◆ **Task to carry out**: Rewrite the lines below with "Black" changed to "Navy" and everything else left the same. Omit the pictures from your answer.

◆ **Record extracts**:
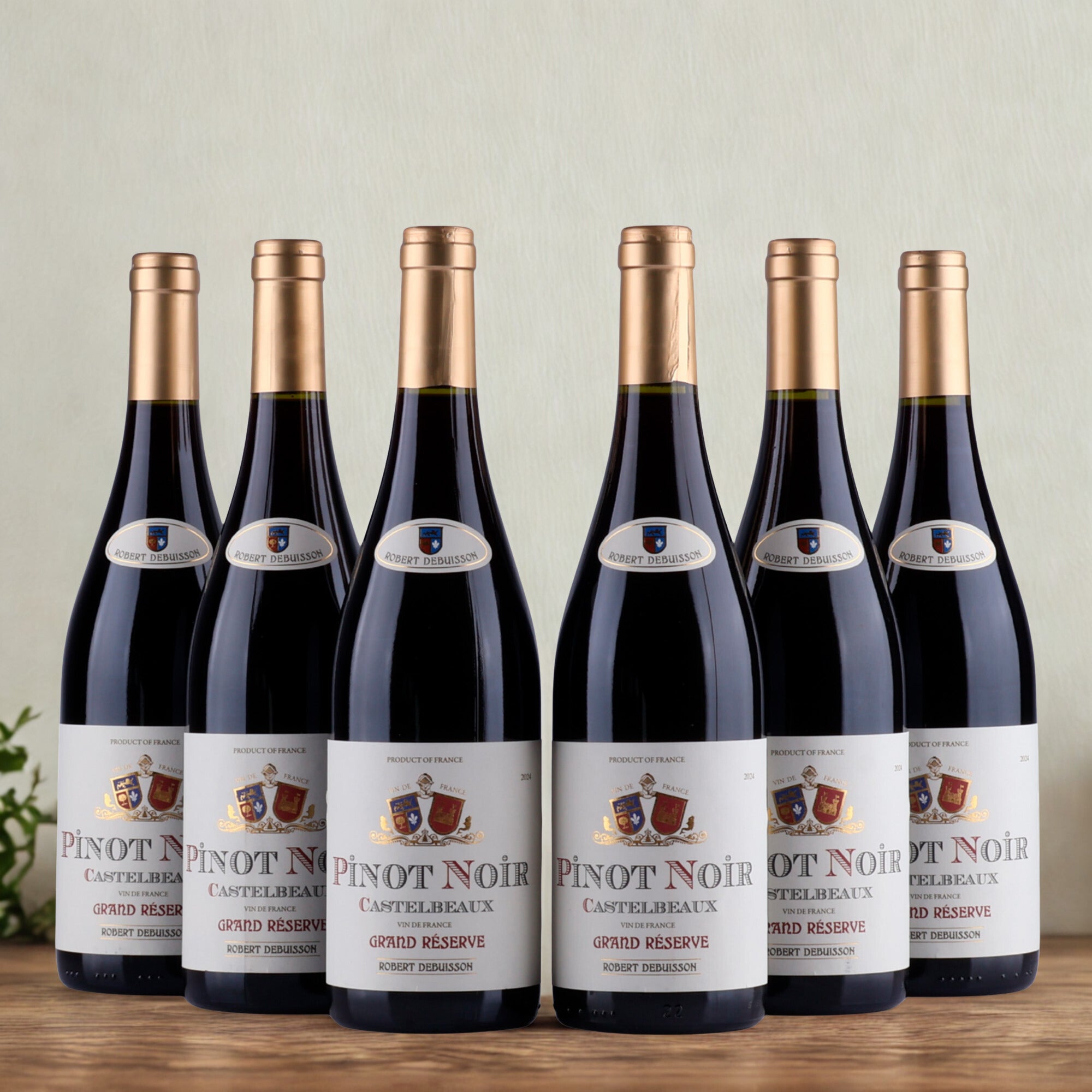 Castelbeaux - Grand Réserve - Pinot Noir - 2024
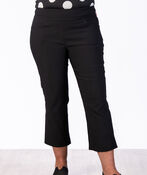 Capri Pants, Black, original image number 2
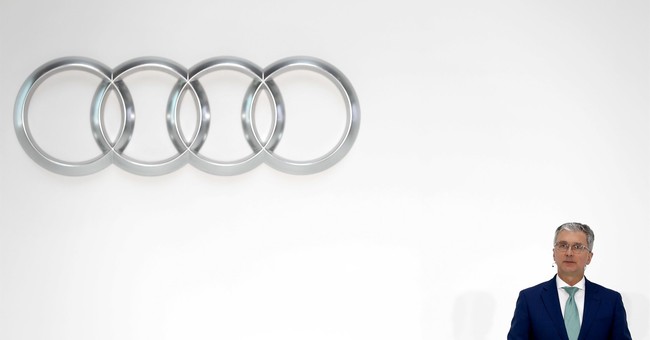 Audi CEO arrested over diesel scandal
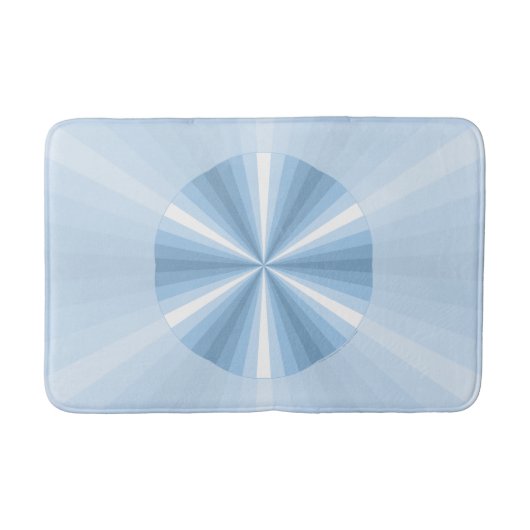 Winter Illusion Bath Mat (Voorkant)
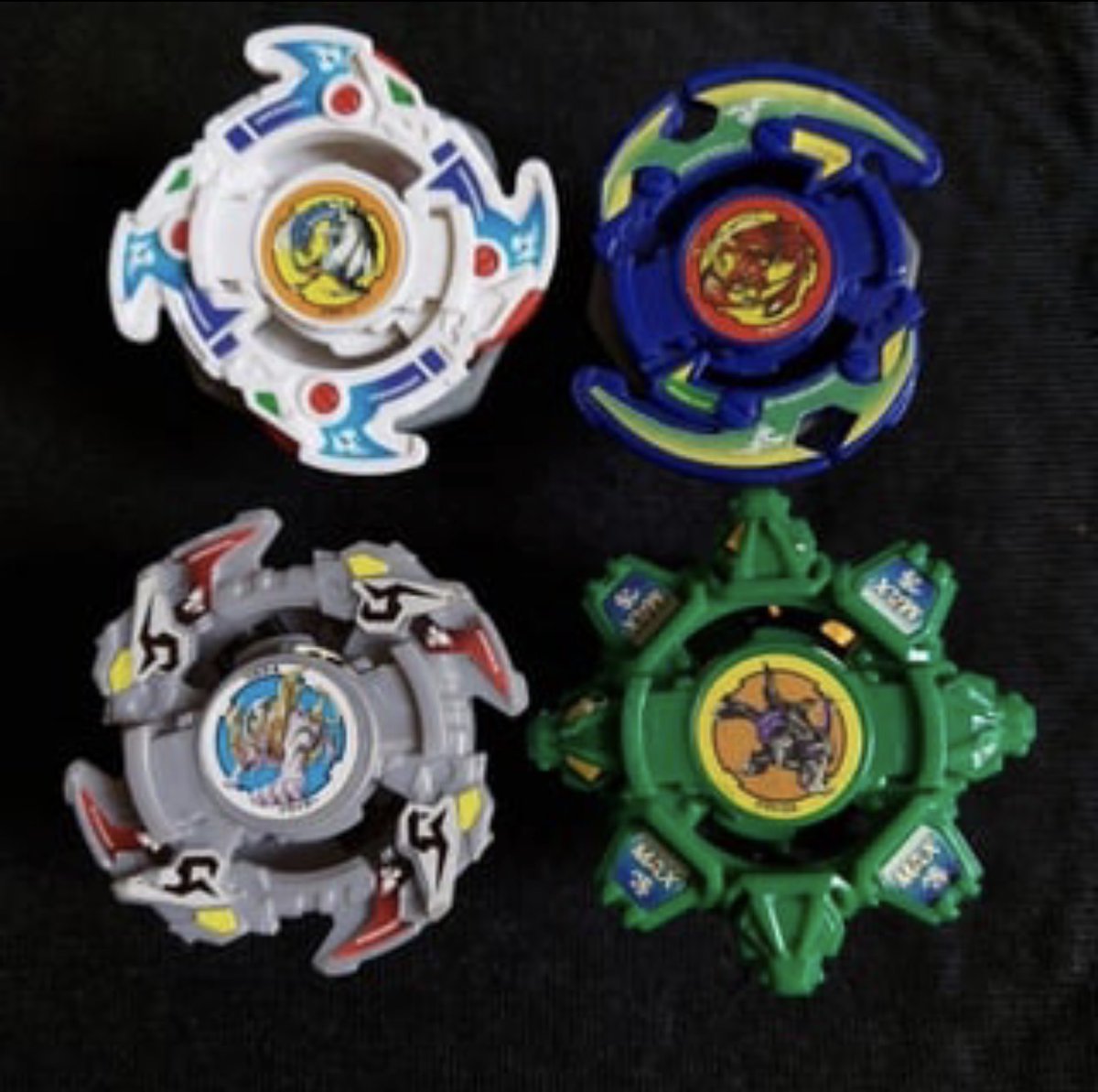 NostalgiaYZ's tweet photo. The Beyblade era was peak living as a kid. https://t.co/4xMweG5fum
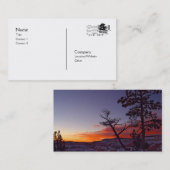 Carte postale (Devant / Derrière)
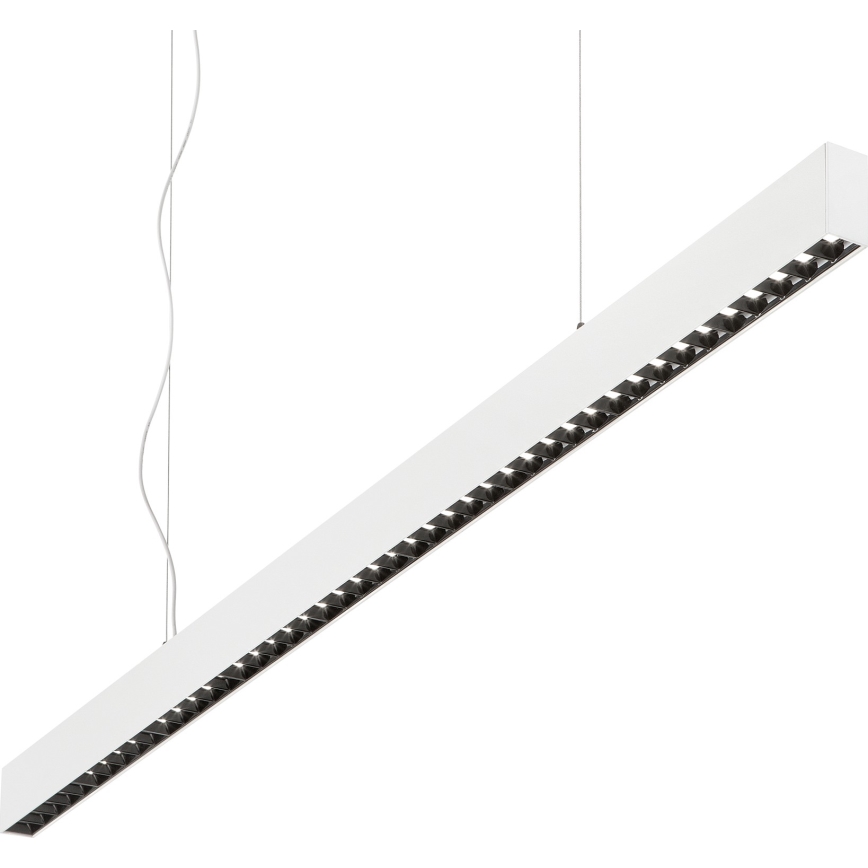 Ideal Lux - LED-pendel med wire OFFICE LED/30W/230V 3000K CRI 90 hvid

◆ **Written response**:
 Castelbeaux - Grand Réserve - Pinot Noir - 2024
 Capri Pants, Navy, original image number 2
 Audi CEO arrested over diesel scandal
 Winter Illusion Bath Mat (Voorkant)
 NostalgiaYZ's tweet photo. The Beyblade era was peak living as a kid. https://t.co/4xMweG5fum
 Carte postale (Devant / Derrière)
 Ideal Lux - LED-pendel med wire OFFICE LED/30W/230V 3000K CRI 90 hvid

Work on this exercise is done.